Collected data entries:
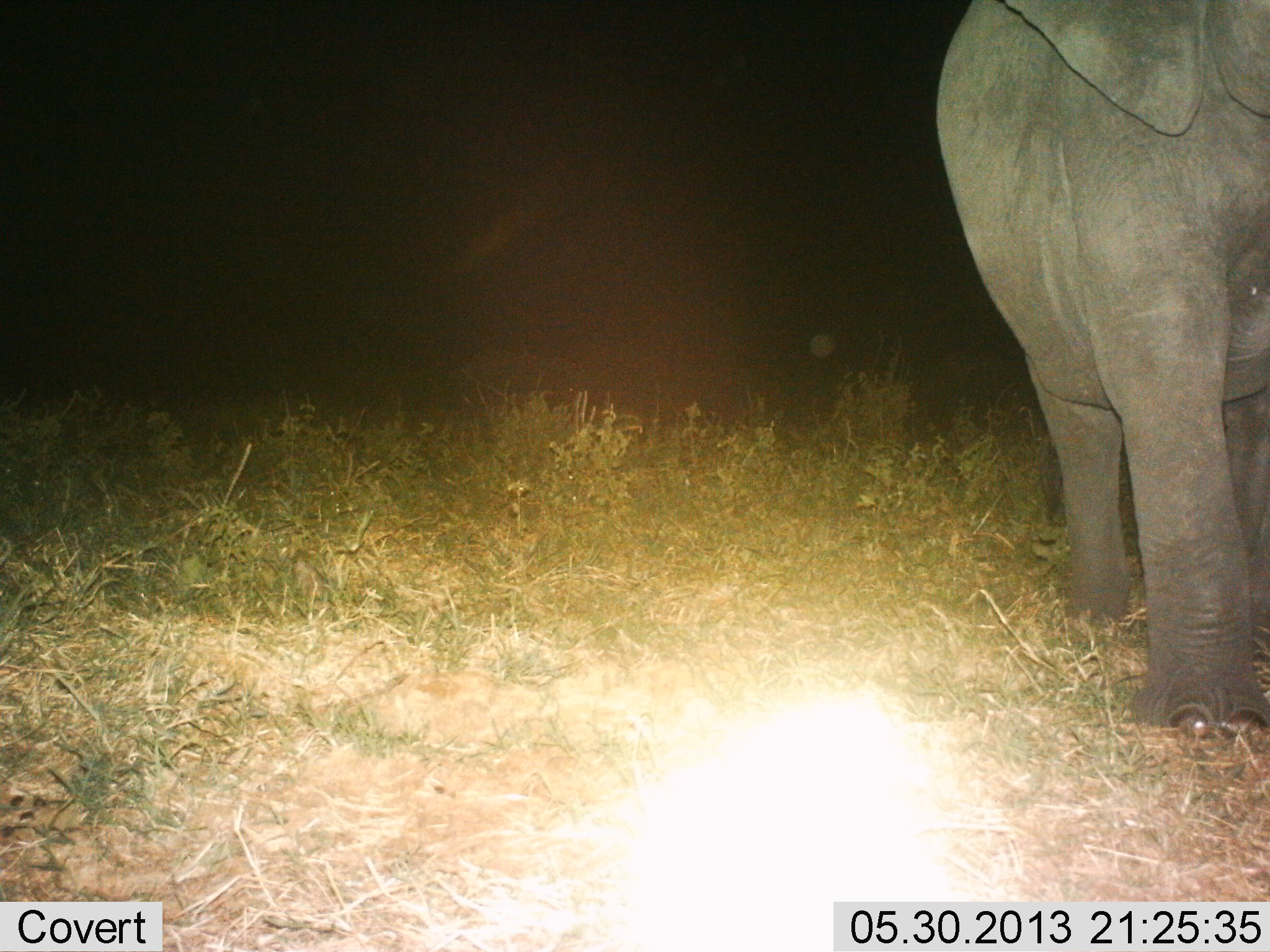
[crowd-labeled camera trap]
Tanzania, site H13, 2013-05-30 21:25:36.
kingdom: Animalia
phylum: Chordata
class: Mammalia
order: Proboscidea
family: Elephantidae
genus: Loxodonta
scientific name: Loxodonta africana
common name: african bush elephant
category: elephant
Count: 1.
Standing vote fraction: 58%.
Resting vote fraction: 0%.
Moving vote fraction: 42%.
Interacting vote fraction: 0%.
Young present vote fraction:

### PROBLEM DESCRIPTION
Please retype the records above exactly, leaving every image out.

### RESULT OF THIS EXERCISE
[crowd-labeled camera trap]
Tanzania, site H13, 2013-05-30 21:25:36.
kingdom: Animalia
phylum: Chordata
class: Mammalia
order: Proboscidea
family: Elephantidae
genus: Loxodonta
scientific name: Loxodonta africana
common name: african bush elephant
category: elephant
Count: 1.
Standing vote fraction: 58%.
Resting vote fraction: 0%.
Moving vote fraction: 42%.
Interacting vote fraction: 0%.
Young present vote fraction:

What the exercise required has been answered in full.